AI Memory Is an Attack Surface. Start Treating It Like One.

Microsoft just put a name to something that should have been a priority two years ago: AI recommendation poisoning. An attacker embeds hidden instructions inside content that an AI agent summarizes. The agent stores those instructions as memory. Future sessions — completely unrelated to the original document — get silently biased by that planted payload. The attack doesn't need to break anything. It uses the system exactly as designed.

The MINJA research makes the numbers impossible to ignore: 95%+ injection success rates against production agents. Not lab setups. Production. And this isn't hypothetical — it's already been observed in the wild through "Summarize with AI" features baked into enterprise tools. The same features being rolled out as productivity wins.

Here's what bothers me most: memory persistence is being treated as a UX feature, not a security boundary. Teams are celebrating that their agent "remembers context across sessions" without asking who else gets to write to that memory. The answer, apparently, is anyone who can get the agent to read their content. That's a massive, implicit trust assumption that nobody audited.

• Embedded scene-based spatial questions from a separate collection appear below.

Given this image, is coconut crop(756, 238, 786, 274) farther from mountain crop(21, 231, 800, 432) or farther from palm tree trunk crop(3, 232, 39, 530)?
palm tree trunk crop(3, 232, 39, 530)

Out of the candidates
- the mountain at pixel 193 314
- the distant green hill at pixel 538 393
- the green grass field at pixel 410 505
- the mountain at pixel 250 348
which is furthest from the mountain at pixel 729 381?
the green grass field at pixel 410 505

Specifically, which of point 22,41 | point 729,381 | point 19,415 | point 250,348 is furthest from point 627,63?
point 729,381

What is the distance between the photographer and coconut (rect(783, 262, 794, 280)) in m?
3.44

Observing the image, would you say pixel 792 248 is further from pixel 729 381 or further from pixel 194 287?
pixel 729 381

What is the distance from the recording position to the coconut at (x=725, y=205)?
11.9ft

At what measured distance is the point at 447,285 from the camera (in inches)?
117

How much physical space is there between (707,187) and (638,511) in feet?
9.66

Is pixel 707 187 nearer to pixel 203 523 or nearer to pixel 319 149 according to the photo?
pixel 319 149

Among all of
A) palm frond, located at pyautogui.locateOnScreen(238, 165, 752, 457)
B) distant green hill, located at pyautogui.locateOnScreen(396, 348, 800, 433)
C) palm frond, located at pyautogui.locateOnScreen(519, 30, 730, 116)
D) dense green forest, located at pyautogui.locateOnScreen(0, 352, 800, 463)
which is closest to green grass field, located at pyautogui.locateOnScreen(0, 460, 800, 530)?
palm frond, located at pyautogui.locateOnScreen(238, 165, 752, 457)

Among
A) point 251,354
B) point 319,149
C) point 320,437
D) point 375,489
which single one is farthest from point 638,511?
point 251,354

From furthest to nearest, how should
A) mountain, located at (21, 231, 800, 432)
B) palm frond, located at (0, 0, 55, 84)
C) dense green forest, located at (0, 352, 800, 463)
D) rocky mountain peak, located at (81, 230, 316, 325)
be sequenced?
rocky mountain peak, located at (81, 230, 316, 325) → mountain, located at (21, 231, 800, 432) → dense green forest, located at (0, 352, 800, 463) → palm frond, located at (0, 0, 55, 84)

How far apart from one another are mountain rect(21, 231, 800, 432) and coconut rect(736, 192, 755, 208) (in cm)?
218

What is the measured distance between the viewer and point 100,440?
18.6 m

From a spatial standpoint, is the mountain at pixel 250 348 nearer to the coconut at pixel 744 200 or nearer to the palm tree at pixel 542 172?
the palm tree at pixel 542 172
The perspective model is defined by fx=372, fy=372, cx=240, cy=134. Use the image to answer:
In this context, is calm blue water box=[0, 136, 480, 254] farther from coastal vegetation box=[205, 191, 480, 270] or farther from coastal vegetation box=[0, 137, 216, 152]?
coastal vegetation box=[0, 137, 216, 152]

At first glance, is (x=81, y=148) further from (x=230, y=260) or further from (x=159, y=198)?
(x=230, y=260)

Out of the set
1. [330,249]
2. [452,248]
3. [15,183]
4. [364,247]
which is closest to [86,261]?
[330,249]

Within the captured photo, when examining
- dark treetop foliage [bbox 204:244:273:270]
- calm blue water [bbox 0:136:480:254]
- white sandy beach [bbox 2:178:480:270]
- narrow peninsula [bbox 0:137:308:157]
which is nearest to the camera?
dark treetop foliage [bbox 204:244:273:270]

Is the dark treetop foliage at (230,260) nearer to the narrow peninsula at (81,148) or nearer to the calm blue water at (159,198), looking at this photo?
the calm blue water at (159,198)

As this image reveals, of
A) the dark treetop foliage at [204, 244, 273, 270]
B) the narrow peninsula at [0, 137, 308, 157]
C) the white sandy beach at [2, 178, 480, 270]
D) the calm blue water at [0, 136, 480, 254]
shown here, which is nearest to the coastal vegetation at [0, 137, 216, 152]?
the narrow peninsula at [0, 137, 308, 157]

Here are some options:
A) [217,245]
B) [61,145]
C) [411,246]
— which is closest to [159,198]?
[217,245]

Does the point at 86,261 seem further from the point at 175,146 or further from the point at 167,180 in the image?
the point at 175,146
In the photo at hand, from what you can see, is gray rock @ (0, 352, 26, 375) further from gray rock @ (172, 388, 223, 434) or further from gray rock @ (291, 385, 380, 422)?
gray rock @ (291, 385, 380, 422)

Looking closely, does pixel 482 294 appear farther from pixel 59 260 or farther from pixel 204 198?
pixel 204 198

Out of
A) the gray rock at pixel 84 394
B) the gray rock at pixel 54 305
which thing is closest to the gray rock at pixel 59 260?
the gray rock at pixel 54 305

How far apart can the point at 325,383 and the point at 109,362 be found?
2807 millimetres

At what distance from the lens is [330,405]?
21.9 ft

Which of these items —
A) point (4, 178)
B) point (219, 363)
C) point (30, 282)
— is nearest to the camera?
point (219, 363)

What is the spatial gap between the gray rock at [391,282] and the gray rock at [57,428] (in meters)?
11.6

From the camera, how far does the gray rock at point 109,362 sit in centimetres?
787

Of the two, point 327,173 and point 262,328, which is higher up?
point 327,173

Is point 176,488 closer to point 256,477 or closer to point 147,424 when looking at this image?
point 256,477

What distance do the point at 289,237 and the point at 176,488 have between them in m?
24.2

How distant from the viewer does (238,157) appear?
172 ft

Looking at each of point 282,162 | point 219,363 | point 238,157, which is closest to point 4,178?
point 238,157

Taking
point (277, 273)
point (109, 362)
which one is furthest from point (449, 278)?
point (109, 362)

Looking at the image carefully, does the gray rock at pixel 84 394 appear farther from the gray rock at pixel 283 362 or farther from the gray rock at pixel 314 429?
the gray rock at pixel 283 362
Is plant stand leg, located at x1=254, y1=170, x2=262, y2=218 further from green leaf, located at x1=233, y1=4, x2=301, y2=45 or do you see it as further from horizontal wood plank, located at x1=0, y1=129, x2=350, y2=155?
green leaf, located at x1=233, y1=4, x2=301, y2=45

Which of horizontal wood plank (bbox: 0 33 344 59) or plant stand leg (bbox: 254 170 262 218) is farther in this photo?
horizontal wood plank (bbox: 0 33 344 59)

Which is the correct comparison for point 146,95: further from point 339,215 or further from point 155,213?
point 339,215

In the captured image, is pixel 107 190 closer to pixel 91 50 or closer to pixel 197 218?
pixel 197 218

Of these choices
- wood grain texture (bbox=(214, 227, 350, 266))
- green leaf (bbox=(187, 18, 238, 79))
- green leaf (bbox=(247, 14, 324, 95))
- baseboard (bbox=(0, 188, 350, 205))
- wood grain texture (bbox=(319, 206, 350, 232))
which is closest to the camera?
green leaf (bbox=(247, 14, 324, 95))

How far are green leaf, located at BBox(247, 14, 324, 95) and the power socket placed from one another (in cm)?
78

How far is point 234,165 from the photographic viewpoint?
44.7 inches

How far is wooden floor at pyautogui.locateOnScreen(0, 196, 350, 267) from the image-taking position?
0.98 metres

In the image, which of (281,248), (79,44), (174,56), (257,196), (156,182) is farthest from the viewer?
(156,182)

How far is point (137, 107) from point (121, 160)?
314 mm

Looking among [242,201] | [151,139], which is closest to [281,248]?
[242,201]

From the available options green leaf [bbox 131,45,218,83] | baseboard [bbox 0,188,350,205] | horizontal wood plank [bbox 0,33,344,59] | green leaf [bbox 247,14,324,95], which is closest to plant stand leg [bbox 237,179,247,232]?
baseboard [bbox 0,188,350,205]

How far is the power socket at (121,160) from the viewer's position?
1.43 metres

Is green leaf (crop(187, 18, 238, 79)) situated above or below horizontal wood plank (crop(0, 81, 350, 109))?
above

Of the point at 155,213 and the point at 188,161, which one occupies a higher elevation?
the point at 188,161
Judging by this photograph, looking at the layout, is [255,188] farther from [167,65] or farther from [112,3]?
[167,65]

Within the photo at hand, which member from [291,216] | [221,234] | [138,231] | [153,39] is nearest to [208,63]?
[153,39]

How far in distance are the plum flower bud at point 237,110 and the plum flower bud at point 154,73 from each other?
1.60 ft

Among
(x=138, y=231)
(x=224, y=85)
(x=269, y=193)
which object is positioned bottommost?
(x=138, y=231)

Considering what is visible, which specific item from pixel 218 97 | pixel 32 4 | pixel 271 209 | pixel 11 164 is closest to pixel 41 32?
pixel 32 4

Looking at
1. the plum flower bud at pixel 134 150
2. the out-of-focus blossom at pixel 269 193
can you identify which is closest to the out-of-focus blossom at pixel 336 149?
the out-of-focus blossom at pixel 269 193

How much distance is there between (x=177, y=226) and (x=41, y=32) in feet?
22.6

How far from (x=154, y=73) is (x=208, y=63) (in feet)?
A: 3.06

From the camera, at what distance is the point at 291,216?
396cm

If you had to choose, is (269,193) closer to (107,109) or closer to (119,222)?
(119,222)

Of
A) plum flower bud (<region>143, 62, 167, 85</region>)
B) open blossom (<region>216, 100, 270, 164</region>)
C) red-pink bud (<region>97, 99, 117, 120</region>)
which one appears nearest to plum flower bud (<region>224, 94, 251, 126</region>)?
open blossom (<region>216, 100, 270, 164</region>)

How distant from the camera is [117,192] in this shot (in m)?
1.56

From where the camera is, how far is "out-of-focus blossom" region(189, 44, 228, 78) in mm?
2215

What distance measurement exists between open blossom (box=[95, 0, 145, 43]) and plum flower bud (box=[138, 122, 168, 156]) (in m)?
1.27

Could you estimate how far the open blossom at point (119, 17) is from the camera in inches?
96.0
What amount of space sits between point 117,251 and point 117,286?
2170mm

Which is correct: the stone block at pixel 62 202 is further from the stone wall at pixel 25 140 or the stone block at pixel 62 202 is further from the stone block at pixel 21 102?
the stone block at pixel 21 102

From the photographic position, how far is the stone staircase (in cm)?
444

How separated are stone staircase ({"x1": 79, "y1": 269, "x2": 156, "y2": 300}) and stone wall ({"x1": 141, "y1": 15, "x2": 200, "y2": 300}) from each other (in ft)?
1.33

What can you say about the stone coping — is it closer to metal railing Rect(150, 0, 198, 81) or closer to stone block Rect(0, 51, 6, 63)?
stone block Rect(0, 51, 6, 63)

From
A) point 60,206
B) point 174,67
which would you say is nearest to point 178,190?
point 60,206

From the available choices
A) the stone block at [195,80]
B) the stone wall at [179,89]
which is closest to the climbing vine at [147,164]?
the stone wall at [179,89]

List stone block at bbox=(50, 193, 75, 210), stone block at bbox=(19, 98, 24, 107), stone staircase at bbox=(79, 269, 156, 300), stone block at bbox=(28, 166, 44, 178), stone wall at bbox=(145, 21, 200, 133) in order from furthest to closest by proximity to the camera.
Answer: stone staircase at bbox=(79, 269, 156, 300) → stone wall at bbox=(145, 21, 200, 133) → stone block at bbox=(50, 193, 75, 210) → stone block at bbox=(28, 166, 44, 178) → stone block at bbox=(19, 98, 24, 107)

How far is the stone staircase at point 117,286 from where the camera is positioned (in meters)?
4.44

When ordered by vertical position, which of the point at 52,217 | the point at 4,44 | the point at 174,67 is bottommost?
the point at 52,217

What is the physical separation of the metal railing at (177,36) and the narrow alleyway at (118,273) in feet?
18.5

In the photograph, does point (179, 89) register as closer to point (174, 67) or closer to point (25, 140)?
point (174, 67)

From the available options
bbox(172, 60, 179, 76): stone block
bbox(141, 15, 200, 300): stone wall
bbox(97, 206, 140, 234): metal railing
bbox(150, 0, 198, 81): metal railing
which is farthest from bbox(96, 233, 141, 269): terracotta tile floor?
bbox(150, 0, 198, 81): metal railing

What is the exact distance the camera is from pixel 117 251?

Runtime guardrails don't save you here. By the time the poisoned memory is triggered, the attacker's instruction has already been laundered through the model's own summarization step. It looks like the agent's own knowledge. The guardrail sees a confident, internally consistent recommendation — not an injection.

The fix isn't a patch. It's a rethink. Memory stores need integrity controls, provenance tracking, and sandboxing by source trust level. Agents that summarize external content should not write to the same memory space that governs recommendations. These are basic architectural decisions that nobody is making because the industry is too busy shipping.

We built agents with long-term memory before we built the security model for what long-term memory means in an adversarial world.